_Text segment_:
Wednesday 16 June 2010

An "enemy of the people"?

Norwegian-based writer Bruce Bawer [not him, at left] writes here that he's being condemned as an "Enemy of the People", referring to one Ibsen's most famous plays.
I acted in this play in 1994 in Hong Kong, playing the part of Captain Horster. The play is about a small town which "has recently invested a large amount of public and private money towards the development of baths, a project led by Dr. Stockmann and his brother, Peter Stockmann the Mayor. The town is expecting a surge in tourism and prosperity from the new baths...







... prosperity from the new baths, said to be of great medicinal value, and as such, the baths are a source of great local pride. However, just as the baths are proving successful, Dr. Stockmann discovers that waste products from the town's tannery are contaminating the waters, causing serious illness amongst the tourists.... The townspeople - eagerly anticipating the prosperity that the baths will bring - refuse to accept Stockmann's claims, and his friends and allies, who had explicitly given support for his campaign, turn against him en masse. He is taunted and denounced as a lunatic, an "Enemy of the People."

_Source data_:
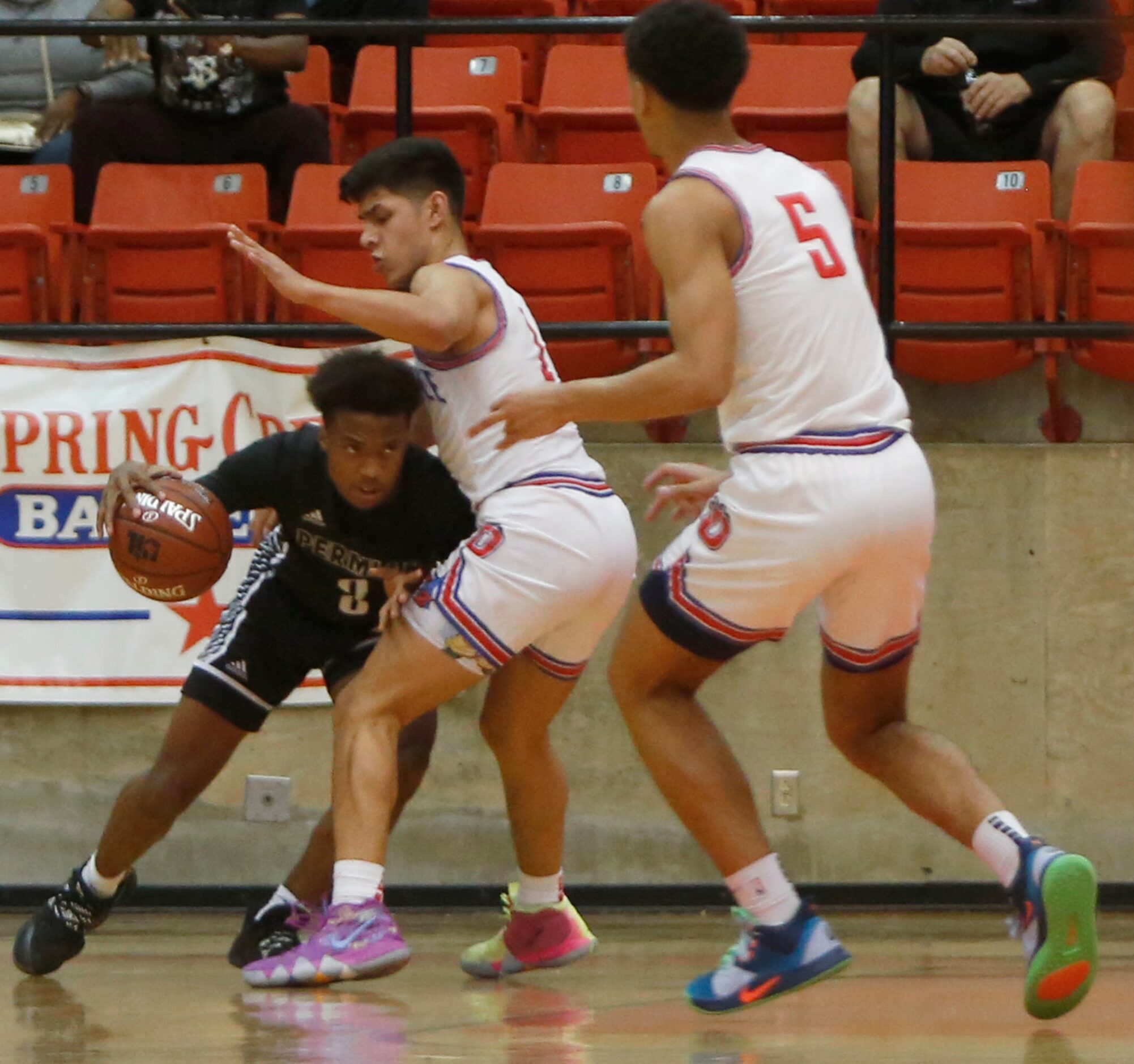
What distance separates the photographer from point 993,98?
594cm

...

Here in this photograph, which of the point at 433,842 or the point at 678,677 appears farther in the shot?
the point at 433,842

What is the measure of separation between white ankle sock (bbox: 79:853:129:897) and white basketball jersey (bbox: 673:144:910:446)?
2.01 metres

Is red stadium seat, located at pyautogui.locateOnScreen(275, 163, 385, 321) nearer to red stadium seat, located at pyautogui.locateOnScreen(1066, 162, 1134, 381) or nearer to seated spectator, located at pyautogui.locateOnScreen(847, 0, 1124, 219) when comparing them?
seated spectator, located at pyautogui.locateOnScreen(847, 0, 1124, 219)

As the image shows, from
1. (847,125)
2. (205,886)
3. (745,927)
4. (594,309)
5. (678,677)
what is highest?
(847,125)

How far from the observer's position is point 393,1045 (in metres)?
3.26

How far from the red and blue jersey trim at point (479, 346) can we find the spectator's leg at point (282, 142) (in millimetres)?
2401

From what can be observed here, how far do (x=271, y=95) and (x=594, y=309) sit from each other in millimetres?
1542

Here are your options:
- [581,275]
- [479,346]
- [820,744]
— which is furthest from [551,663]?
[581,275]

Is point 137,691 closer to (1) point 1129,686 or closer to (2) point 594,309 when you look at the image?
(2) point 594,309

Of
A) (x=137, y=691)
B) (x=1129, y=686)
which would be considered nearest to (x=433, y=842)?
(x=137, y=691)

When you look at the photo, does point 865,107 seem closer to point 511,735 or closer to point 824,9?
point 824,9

_Work instruction_: Continue the blog post above on Bruce Bawer and Ibsen's play "An Enemy of the People," starting after its final sentence.

_Exercise answer_:
The parallels with Bawer's case are obvious.  The man pointing out the clear and present danger is the one demonised, while "the people" ignore the danger.  Bawer writes of the the Muslim imams and other radicals who condemn freedom and call for sharia law.  Instead of the focus being on those Imams -- demonstrably numerous, clamorous, viciously anti-semitic and supremacist -- it is Bawer on whom the guns are turned.  It is he, not the murderous imams, who is the "enemy of the people".
The new British PM, David Cameron apparently said in his campaign that the UK should deport radical imams and prohibit entry to those who preach violence, overthrow of western democracies and the rest of that bigoted panoply of Islamism.  If Cameron did make that promise, he's already not fulfilling it.  He he has allowed into the country the execrable Dr Zakir Naik [that's him, above], who has notoriously called for all Muslims to be terrorists [he justifies this by saying that the US, the whole country is a "terrorist" and that it's a "must" according to Islam, to "terrorise the terrorist"] and has said that it is perfectly acceptable to prohibit any places of worship other than mosques.  He approves of death for apostates from Islam.
I have just filled in a visa application for the UK.  Question 69 is "have you ever, by any means or medium, expressed views that justify or glorify terrorist violence or that may encourage others to terrorist acts...?" and number 70 is: "Have you engaged in any other activities that might indicate that you may not be considered a person of good character?".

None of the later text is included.